Required tasks
(a) Reproduce the passage of the text on Republican primary candidates starting with "Tim Scott scores" and going on through "near the prize.".
(b) In the text on Republican primary candidates, why does the writer feel little more needs saying about Asa Hutchinson? Answer in one to three sentences.
(c) Do these statements agree with the text on Republican primary candidates? For each, answer yes or no and quote the deciding words. (i) Ben Carson won nine delegates in the 2016 primaries. (ii) Christie already registers in the polls. (iii) The writer says Tim Scott projects a Reaganesque optimism.

Source text

Vivek Ramaswamy is next, at 3.5%. Which is about what you would expect a novelty candidate to get. I doubt we will hear much from him or about his scattershot policy positions — which include, “dismantling Lyndon Johnson’s failed Great Society,” using “our military to annihilate Mexican drug cartels and defend against China’s “opium war,” and pardoning Trump.
Tim Scott scores 2.2%. Unlike most Republicans, he projects a Reaganesque optimism. That will not help him with the current GOP. Republicans regard their Black candidates with bemused tolerance. Herman Cain (2012 primaries, zero delegates) and Ben Carson (2016 primaries, nine delegates) were celebrated as tokens and got nowhere near the prize.
Asa Hutchinson is the last candidate registering on 538’s aggregation of primary candidate polling, with 0.7%. Hutchinson is a classic old-time Republican in an era that has not produced a successful old-time Republican since Romney. Enough said.
Christie has yet to register in the polls. He will. However, it is hard to say how high. If he does take the war to Trump, in a way the other pusillanimous candidates have not, he may make some noise and attract attention. Although, his lack of online presence is an oddity today.

Raw data
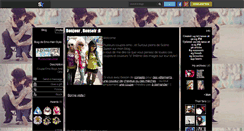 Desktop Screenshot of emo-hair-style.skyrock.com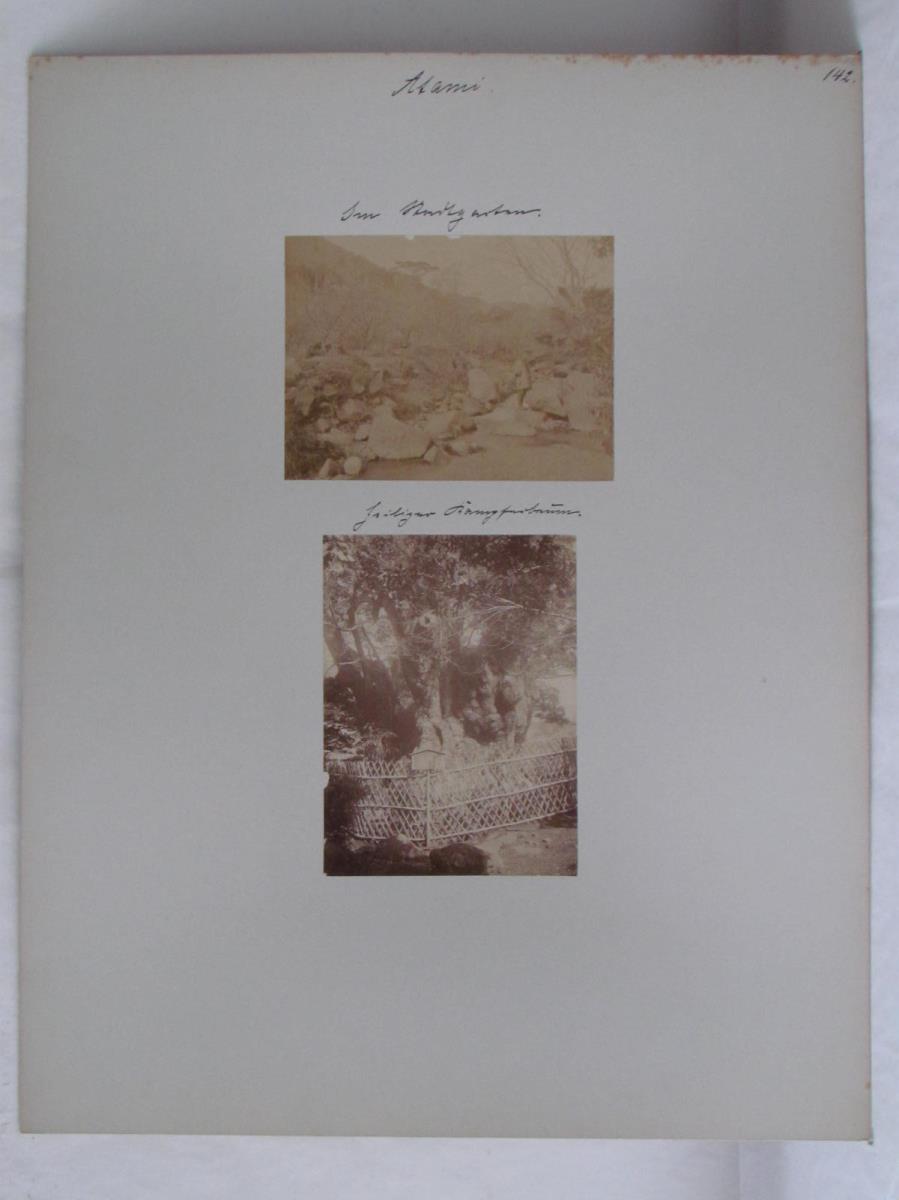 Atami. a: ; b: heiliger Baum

Exercise answers
(a)
Tim Scott scores 2.2%. Unlike most Republicans, he projects a Reaganesque optimism. That will not help him with the current GOP. Republicans regard their Black candidates with bemused tolerance. Herman Cain (2012 primaries, zero delegates) and Ben Carson (2016 primaries, nine delegates) were celebrated as tokens and got nowhere near the prize.

(b) The writer calls Hutchinson a classic old-time Republican. The current era has not produced a successful old-time Republican since Romney.

(c)
(i) Yes: "Ben Carson (2016 primaries, nine delegates)"
(ii) No: "Christie has yet to register in the polls."
(iii) Yes: "he projects a Reaganesque optimism"